PROMPT 1
Pull out every line of the records that contains the string "shoreline". Case counts.

READING TEXT

1. Both the NTK and the Bosch run optimally at 750-800 deg C Sensor Temp. If the sensor head gets heated by the exhaust to that temperature there is no more margin for the heater controller and it runs essentially 'open loop', shutting the heater off. That's why a cooler location is better. Specially because the Bosch Sensor is more sensitive to temperature than the NTK (but less sensitive to pressure) it would result in large errors when running without tight temperature control.

2. (And more important) The Bosch sensor has a parasitic resistance in the common path between the pump-cell and the measurement cell. This resistance has a positive temperature coefficient (resistance increases with temp) and is dependent on the sensor's housing temperature. Because it is buried inside the sensor it cannot be directly measured. When measuring the sense-cell impedance or pump-cell impedance it is essentially in series with either. Both, sense-cell and pump-cell impedance, have a negative temperature coefficient. Because the heater control of the Bosch unit depends on either the sense-cell or pump-cell impedance, this parasitic resistance can disrupt the temperature control by essentially compensating the negative coeff. of either when the housing gets too hot. This means that no temperature control is possible and the resultant values would be all over the map. The LM-1 can detect that condition and throws a sensor timing error because the sensor timing with our circuit is one of the variables that is dependent on the sensor housing temp. That's why keeping the sensor housing as cool as possible is important.

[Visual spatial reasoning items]
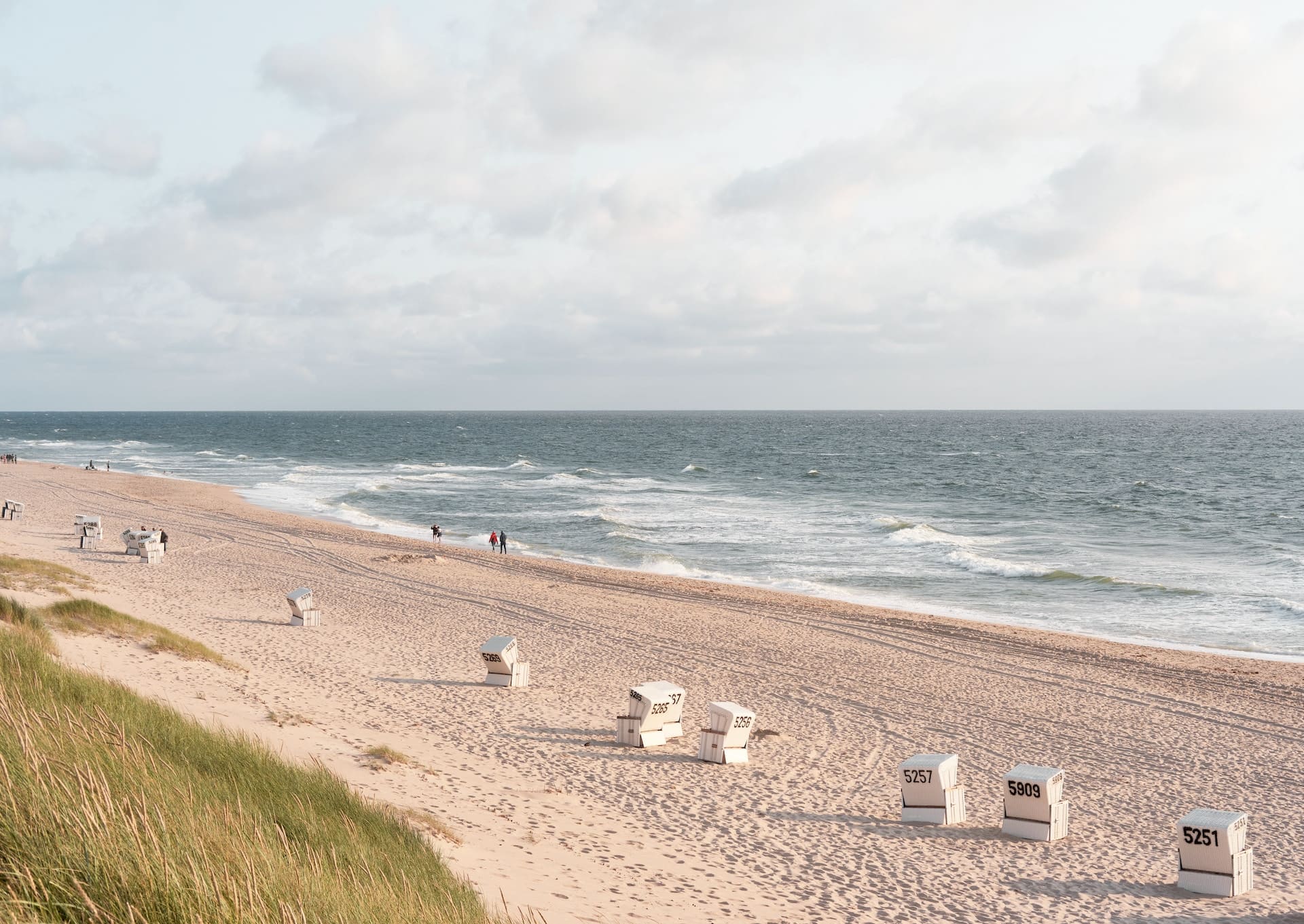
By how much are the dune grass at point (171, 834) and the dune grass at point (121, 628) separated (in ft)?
29.6

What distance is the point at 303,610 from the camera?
2372 centimetres

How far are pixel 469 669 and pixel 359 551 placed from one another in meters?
20.6

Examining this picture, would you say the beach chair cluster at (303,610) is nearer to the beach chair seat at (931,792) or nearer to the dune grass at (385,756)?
the dune grass at (385,756)

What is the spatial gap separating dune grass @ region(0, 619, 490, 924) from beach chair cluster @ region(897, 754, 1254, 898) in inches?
275

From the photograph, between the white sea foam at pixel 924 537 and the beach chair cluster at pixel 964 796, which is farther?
the white sea foam at pixel 924 537

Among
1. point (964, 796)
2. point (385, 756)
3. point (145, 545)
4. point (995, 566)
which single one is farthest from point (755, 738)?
point (995, 566)

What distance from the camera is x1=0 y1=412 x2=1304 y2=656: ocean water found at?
3353cm

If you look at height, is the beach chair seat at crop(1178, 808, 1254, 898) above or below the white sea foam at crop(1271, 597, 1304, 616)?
above

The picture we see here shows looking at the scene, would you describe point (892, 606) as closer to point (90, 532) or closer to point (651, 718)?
point (651, 718)

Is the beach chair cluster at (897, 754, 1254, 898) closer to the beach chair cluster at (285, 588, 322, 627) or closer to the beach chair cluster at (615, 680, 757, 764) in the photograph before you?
the beach chair cluster at (615, 680, 757, 764)

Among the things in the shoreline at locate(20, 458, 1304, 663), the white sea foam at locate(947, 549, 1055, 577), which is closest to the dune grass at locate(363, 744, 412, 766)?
the shoreline at locate(20, 458, 1304, 663)

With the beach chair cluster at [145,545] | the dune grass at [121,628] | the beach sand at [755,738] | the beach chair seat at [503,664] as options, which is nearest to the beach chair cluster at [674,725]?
the beach sand at [755,738]

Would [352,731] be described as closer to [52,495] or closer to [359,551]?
[359,551]

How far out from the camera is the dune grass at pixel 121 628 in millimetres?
17922
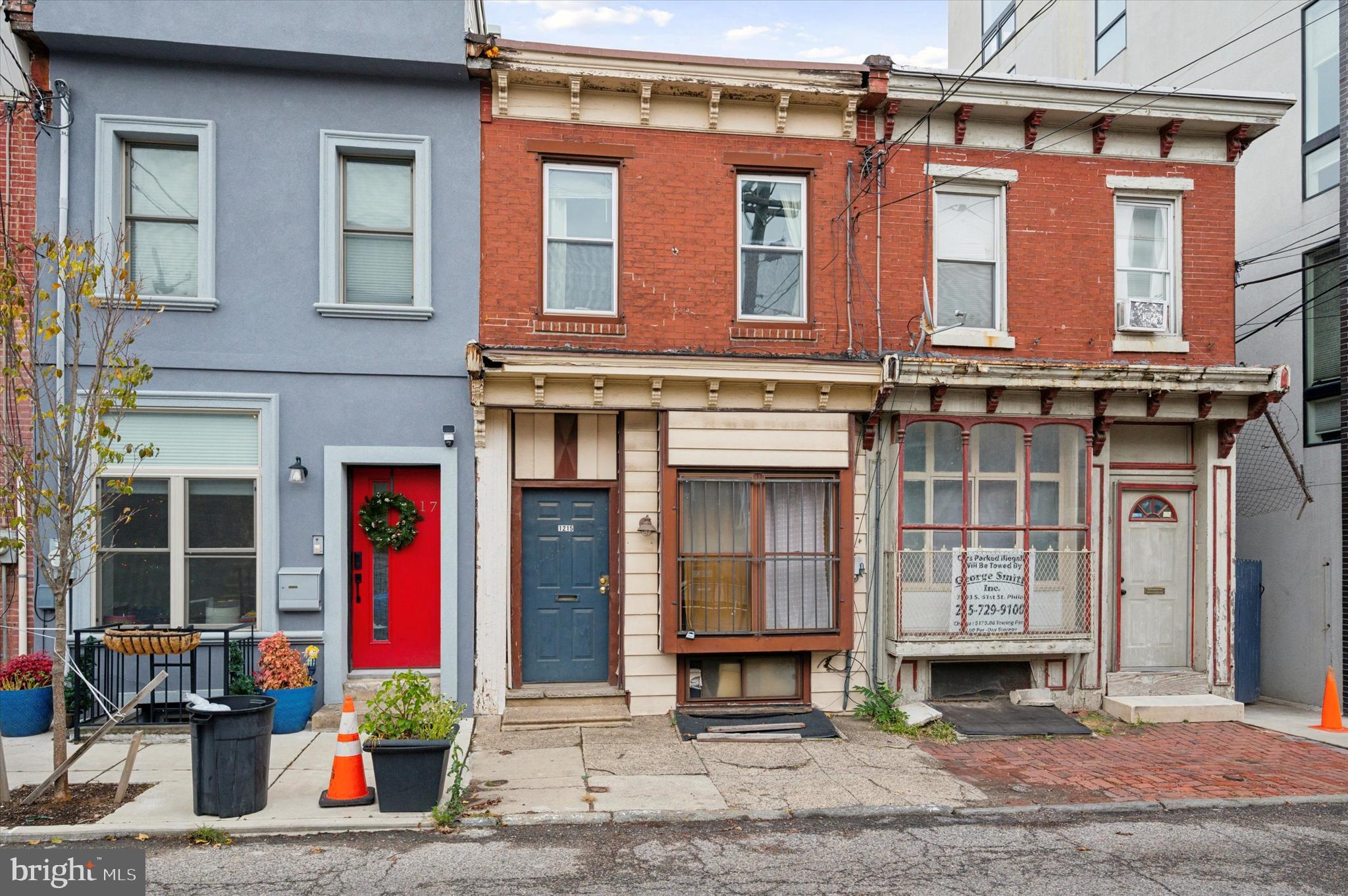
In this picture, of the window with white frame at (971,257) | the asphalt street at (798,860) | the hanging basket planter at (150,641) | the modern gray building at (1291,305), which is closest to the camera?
the asphalt street at (798,860)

PROMPT 2
Based on the sensor text, say whether each statement agrees with it. Answer yes or no, and quote the deciding words. (a) The Bosch sensor is more sensitive to pressure than the NTK. (b) The parasitic resistance inside the Bosch sensor can be measured directly. (c) Both the NTK and the Bosch sensors work best at a sensor temperature of 750-800 deg C.

RESULT 1
Among the things in the shoreline at locate(20, 458, 1304, 663), the white sea foam at locate(947, 549, 1055, 577), which is closest to the dune grass at locate(363, 744, 412, 766)?
the shoreline at locate(20, 458, 1304, 663)

RESULT 2
(a) No: "the Bosch Sensor is more sensitive to temperature than the NTK (but less sensitive to pressure)"
(b) No: "Because it is buried inside the sensor it cannot be directly measured."
(c) Yes: "Both the NTK and the Bosch run optimally at 750-800 deg C Sensor Temp."